> **Exercise details**:
When you find the word "used" in a line of the entries, please copy the whole line.

> **Supplied entries**:

★ ★ ★ ★ ★

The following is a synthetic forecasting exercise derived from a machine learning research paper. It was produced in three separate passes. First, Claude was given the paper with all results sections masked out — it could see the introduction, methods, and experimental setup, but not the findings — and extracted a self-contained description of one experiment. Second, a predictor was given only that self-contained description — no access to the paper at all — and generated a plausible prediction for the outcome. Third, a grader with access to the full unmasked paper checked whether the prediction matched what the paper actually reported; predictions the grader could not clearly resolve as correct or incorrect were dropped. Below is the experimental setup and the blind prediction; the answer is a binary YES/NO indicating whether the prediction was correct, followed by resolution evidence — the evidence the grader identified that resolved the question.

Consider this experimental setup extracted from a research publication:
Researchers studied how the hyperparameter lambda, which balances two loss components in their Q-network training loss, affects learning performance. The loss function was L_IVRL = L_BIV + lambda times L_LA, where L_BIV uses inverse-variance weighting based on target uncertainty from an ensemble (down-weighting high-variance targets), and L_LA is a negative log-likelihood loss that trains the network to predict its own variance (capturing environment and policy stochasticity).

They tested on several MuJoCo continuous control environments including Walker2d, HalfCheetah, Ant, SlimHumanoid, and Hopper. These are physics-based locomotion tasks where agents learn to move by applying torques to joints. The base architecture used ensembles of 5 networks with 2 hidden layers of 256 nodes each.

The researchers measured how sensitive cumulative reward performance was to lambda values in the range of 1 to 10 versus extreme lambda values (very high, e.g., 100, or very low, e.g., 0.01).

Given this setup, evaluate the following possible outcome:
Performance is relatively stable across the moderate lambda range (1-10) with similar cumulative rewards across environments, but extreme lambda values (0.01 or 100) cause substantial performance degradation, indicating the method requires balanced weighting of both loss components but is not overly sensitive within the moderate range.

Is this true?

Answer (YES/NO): NO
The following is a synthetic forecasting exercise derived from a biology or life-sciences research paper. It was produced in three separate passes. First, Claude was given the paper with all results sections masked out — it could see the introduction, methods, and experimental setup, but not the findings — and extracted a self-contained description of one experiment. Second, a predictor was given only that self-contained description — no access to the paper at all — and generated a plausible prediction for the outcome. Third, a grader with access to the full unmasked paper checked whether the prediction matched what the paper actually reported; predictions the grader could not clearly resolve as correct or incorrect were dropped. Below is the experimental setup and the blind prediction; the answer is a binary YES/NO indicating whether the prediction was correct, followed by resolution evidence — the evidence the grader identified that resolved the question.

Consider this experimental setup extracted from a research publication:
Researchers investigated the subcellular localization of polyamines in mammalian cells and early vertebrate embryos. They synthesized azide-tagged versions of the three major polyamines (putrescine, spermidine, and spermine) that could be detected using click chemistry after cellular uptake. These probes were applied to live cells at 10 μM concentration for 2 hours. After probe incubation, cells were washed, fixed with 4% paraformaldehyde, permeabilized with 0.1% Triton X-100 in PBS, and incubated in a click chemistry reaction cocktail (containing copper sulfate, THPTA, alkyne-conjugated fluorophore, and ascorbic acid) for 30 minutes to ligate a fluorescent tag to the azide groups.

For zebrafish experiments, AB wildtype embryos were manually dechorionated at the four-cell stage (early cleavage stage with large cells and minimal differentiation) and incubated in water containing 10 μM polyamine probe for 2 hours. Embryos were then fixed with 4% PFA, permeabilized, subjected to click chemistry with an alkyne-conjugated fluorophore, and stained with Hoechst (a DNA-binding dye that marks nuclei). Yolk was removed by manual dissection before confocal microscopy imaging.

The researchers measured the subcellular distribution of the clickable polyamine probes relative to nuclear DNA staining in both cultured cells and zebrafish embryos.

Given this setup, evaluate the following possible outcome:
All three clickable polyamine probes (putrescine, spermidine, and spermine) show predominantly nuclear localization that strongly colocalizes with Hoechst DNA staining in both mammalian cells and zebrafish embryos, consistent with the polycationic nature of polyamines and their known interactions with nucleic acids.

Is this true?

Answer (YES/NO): NO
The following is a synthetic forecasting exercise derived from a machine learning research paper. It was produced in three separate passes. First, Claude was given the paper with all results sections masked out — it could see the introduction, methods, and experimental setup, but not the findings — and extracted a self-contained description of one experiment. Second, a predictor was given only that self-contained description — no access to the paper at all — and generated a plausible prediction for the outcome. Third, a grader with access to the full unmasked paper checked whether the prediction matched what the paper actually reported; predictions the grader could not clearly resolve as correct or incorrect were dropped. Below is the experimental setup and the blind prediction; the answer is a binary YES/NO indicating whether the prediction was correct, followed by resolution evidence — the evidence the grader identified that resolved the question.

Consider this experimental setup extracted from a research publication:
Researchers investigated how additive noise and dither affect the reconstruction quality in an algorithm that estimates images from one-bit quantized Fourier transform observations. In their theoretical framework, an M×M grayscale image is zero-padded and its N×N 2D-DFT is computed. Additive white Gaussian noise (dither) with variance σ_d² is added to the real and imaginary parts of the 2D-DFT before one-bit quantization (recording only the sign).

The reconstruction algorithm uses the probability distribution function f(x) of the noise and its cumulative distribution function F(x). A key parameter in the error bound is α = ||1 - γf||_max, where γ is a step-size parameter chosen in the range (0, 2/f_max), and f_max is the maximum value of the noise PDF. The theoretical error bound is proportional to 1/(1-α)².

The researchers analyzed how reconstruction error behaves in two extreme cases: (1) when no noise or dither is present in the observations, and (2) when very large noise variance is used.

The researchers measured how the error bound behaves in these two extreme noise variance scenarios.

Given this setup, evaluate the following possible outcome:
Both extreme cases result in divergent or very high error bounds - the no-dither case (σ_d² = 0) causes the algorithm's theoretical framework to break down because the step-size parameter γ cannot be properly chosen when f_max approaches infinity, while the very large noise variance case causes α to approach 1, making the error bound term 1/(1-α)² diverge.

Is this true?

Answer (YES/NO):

★ ★ ★ ★ ★

> **Reply to the task**:
They tested on several MuJoCo continuous control environments including Walker2d, HalfCheetah, Ant, SlimHumanoid, and Hopper. These are physics-based locomotion tasks where agents learn to move by applying torques to joints. The base architecture used ensembles of 5 networks with 2 hidden layers of 256 nodes each.
The researchers analyzed how reconstruction error behaves in two extreme cases: (1) when no noise or dither is present in the observations, and (2) when very large noise variance is used.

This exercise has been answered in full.